### Selected text
<<<<

Often, one hears idioms like "the human race" or claims like "human races are merely a social construct". Such expressions are not scientific. The biological truth regarding humans is as follows:
Humans are the genus Homo, which resorts under the family of Hominidae, which belongs to the order of Primates. A genus is sometimes subdivided into species; in the case of Homo, a number of known species are Homo habilis, Homo erectus, Homo ergaster, Homo heidelbergensis, Homo neanderthalensis, and Homo sapiens. These are all humans, and most of them are extinct. Although species are breeding populations, related species can sometimes interbreed, and their offspring is sometimes fertile, hence the proportions of Neanderthal and Denisovan D.N.A. in current Homo sapiens, which would otherwise be impossible.
Notice that humans are not a race, not even a species, but a genus comprising a number of different species, which in turn may each comprise many races.

>>>>

[Records held in a dataset]
<<<<

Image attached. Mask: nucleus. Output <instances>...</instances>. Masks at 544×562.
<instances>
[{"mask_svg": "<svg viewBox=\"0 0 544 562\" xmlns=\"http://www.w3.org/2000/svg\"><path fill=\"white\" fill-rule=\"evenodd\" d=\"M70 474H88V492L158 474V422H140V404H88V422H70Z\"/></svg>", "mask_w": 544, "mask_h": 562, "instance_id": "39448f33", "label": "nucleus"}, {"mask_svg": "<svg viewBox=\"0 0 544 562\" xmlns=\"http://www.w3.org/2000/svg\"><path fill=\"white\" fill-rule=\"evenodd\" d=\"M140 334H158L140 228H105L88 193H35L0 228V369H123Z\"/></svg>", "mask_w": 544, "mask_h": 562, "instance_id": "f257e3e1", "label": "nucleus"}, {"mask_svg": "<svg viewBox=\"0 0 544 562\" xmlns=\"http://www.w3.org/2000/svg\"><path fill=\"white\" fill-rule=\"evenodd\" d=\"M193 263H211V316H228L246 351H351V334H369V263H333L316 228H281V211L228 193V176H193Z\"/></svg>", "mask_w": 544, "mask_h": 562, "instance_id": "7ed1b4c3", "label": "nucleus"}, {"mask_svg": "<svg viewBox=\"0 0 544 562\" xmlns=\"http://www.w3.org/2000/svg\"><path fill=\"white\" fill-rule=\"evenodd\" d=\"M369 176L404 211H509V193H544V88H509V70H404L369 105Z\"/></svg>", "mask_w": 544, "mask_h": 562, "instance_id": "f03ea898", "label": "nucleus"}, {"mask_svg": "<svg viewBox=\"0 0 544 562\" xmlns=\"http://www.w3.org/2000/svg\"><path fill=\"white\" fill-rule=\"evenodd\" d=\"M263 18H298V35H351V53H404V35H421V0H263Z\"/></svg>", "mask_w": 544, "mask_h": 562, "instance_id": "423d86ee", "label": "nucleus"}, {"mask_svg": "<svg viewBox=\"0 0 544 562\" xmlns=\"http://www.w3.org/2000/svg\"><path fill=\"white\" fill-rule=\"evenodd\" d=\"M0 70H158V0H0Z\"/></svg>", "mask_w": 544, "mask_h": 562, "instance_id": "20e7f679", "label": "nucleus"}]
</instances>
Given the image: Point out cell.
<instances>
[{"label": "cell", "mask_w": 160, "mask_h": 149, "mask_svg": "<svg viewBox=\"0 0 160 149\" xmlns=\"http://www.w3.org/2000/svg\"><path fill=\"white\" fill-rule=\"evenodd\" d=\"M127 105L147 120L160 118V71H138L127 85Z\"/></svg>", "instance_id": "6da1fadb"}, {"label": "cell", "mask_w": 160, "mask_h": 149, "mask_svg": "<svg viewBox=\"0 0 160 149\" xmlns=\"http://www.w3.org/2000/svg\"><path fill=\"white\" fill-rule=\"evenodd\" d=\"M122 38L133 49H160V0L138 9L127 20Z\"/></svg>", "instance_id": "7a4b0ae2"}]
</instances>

>>>>

### Description of the task
In the passage on human taxonomy, which species does the text list as known species of the genus Homo? Work only from the passage on human taxonomy, not from the material.

### Exercise response
Homo habilis, Homo erectus, Homo ergaster, Homo heidelbergensis, Homo neanderthalensis, Homo sapiens